Table Topper, Formby Point
Messy Karen showed me some ideas of what you could do witha charm pack. This is made with some red and “Isn’t Christmas Jolly?” by Mary Engelbreit. I lined it in fleece and backed it in red.
Fancy a trip to Formby Point before Autumn finishes wearing her best jewellery?
It’s a wood and field area on the coast run by the National Trust. Red squirrels like Beatrix Potter’s Squirrel Nutkin live here usually but many were wiped out this year by squirrel pox.
Bronzed beech leaves.
Crow. The Roman Emperor Domitian had a pet crow according to Suetonius in “The 12 Caesars”.
I think this is the female great spotted woodpecker (Dendrocopos major) which doesn’t have the distinctive red head patch of the male. Hubby took this with his zoom lens- she was very shy.

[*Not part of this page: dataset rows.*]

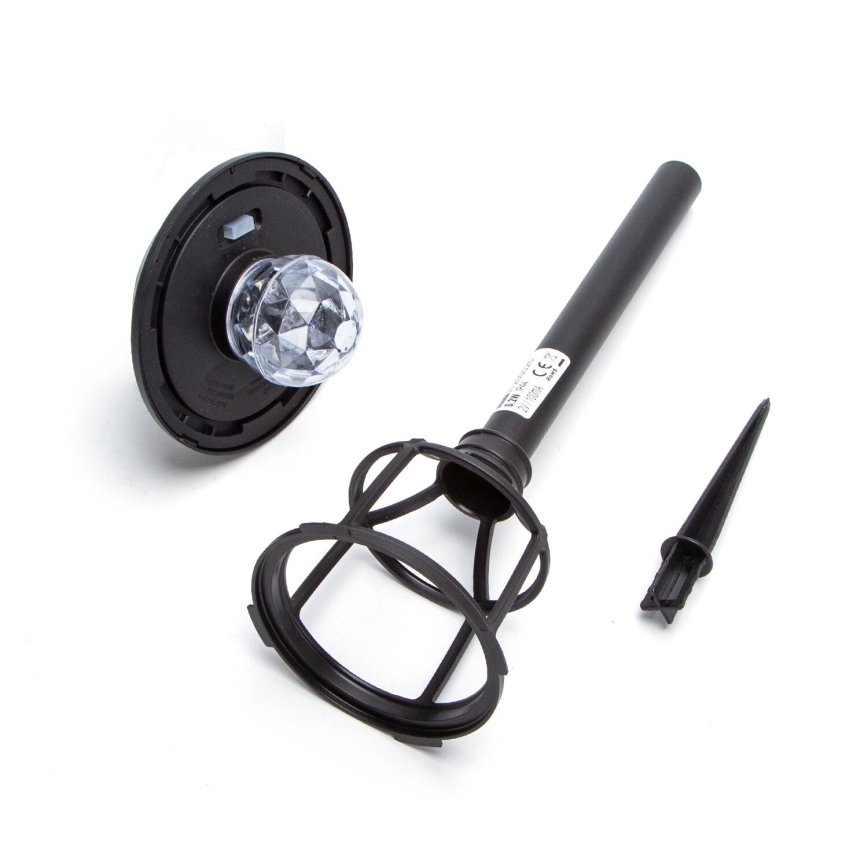Aigostar - Set 4x LED RGB Solarna lampa LED/0,2W/2V 40 mAh IP44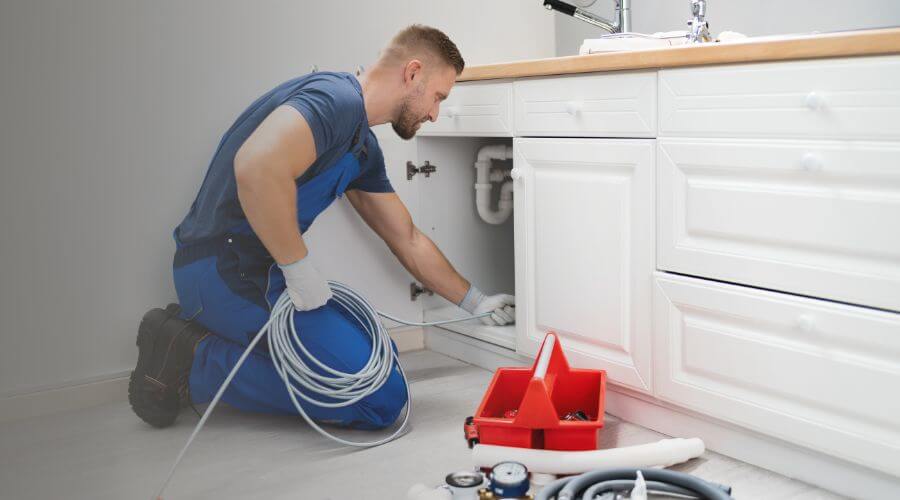 Local annual plumbing maintenance in Enterprise, WV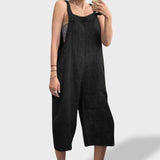 Mariana™ | Macacão Elegante de Linho de Verão - Ines Braga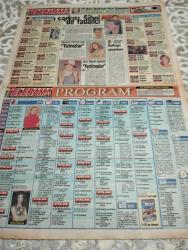 SABAH MELODİ GAZETESİ VE SABAH TELERAMA GAZETESİ KADINLARA ÖZEL - 15 Temmuz 1994 -Karikatürler-Walt Disney/Boncuk-Mort Walker-Dick Browne/Bizim Aile-Tom Armstrong/Marvin-Graham Allen-John Dodd/Kral Kedi-Süleyman Turan/Dön Artık-Astroloji-Bülent Kısa-Klinik-Meltem Pusat-Telerama Programı-Sabah Filmleri-Öğlen Filmleri-Akşam Filmleri-ErdoğanSevgin- Murat belge-emrah- Nilüfer- Kadir Kadir Tapucu- Ahmet kaya-kanal D- neşe Erberk-arzum onan- Banu Sağnak- ursula Andres- kaset toptan biraderler A.Ş- Sibel Can- Tarkan- ayhan aşarız- Ali öztürk-nazan öncel-buketleri Dereoğlu-sega-emrah-alo bilgi-ask falınız-oyun hatt-star tv-ibrahim tatlises-ibo shwow- Tolga savacı-fullden Uraz- Kadir inanır-necla Nazır- Nurhan Damcıoğlu- banu sağnak- İlyas salman-cüneyt Arkın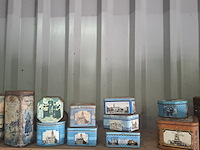 Partij nostalgische bewaarblikken - afbeelding 7 van  10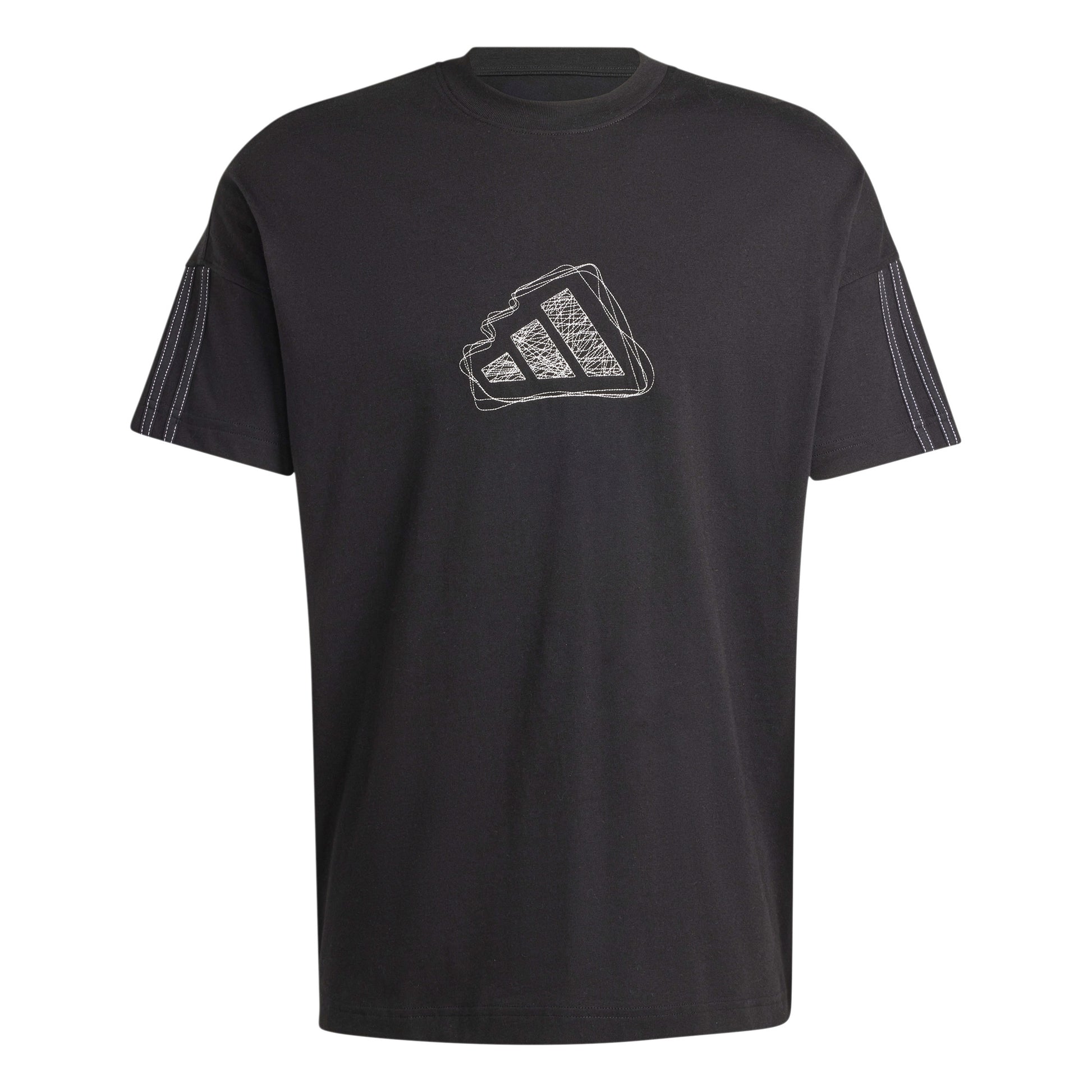 adidas All SZN French Terry T-shirt Herrer - sort,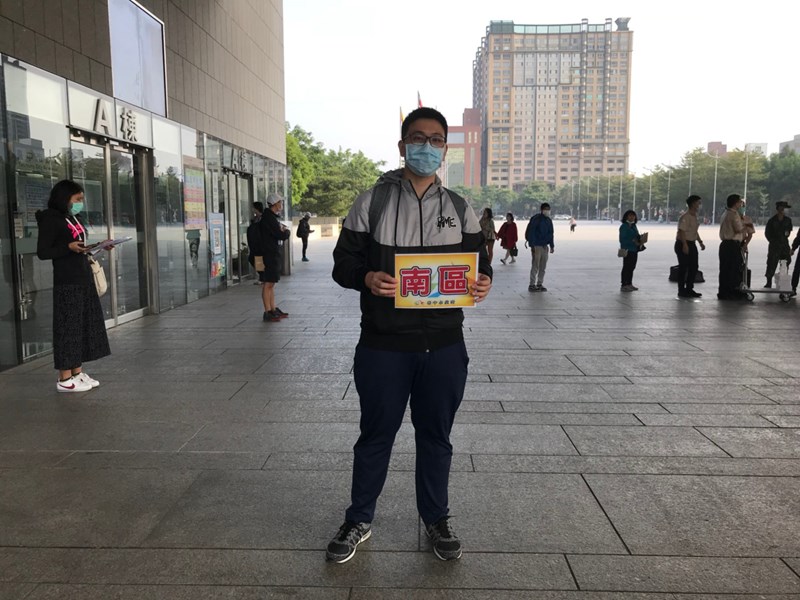 109年11月17日空軍第71梯次役男入營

Another crow watched our walk. In “Crow Country” by Mark Cocker he describes having witnessed a “crow parliament” where they all gathered round one rook in a circle and spoke to one another, then on his way back, in that place was the body of one rook. I was fascinated to hear just how hierarchical rooks were. Presumably this rook had infringed on the rules? A good read written by a keen birdwatcher and not as stuffy as a lot of nature books.
Can you imagine this being a home for all sorts of Molly Brett creatures or even a fairy? 🙂
Tree roots. I was fascinated by the textures and colours I was seeing.
“D” left their mark in these beautiful subtle colours. It’s a lot like the Japanese textured fabrics Patched Pumpkin has in.
Cotoneaster and silver birch.
A brick pathway being eroded.
Willow trunk. I think willow bark goes into making aspirin. I know that ill rats will eat young willow sticks.
Rotting silver birch trunk- colour and textures.
Beech trunk and lichen.
The base of a silver birch tree with lichen.
Another beech trunk.
More subtle colours of beech leaves.
We’re now at the edge of the woods by the sand dunes. Look at how the wind has shaped the trees’ growth.
Precious and Angel in this Rackham-esque landscape.
A sceletal hand shape on this silver birch.
Such wonderful colours on these blackberry leaves.
Closed fircones have a very conical shape.
The opening fir cones.
This fir cone had been trodden on so you can see the seed and it’s whispy tail which ensures the wind will blow it away from it’s parent to a place where it can grow.
Moss and mushrooms tinier than my little fingernail. It was like seeing a mini forest of fir trees with these 2 orangey brown deciduous trees.
A few lone trees on the dunes. Yes that really is how the wind has shaped them. It wasn’t gusty when we were walking.
A car park area in the dunes. The next post will feature a series of pics hubby took with his camera of what happened here. It was breathtaking.
Bronzed bracken getting ready to die down for Winter. In the Spring it’s green shoots will appear then when tall enough, the fern will unroll like Cleopatria’s carpet.
back home the cotoneaster bushes are changing colour too.
Eileen you asked about my dreams. They are usually in the landscape of where I grew up with rolling hills and little cottages tucked away out of the wind and villages nestling in river valleys. There’s always a sense of history whether it be round barrows or the carelessly disguarded Roman oyster shell turned up by the plough. I’ve never dreamed in black and white always glorious technicolour.
No Pat we didn’t get anything made at the Smithy- it was somewhere we’d passed many times but never gone in. I was curious. I did love that gothic patio set though. 🙂
The fish pie is easy to make: onion, dill and whatever fish you have to line the dish (I use cheap white fish with a little smoked haddock for flavour) cover in milk thickened with a little flour. When cooked add mashed potato. Sprinkle a little grated cheese on top and brown it back in the oven.
My future craft room floor will get varnished this weekend. Sanding is nearly finished. It will be a relief to get in there- I’ve been camped out all around the house for the past 2 months. It will be great to have an organised house again.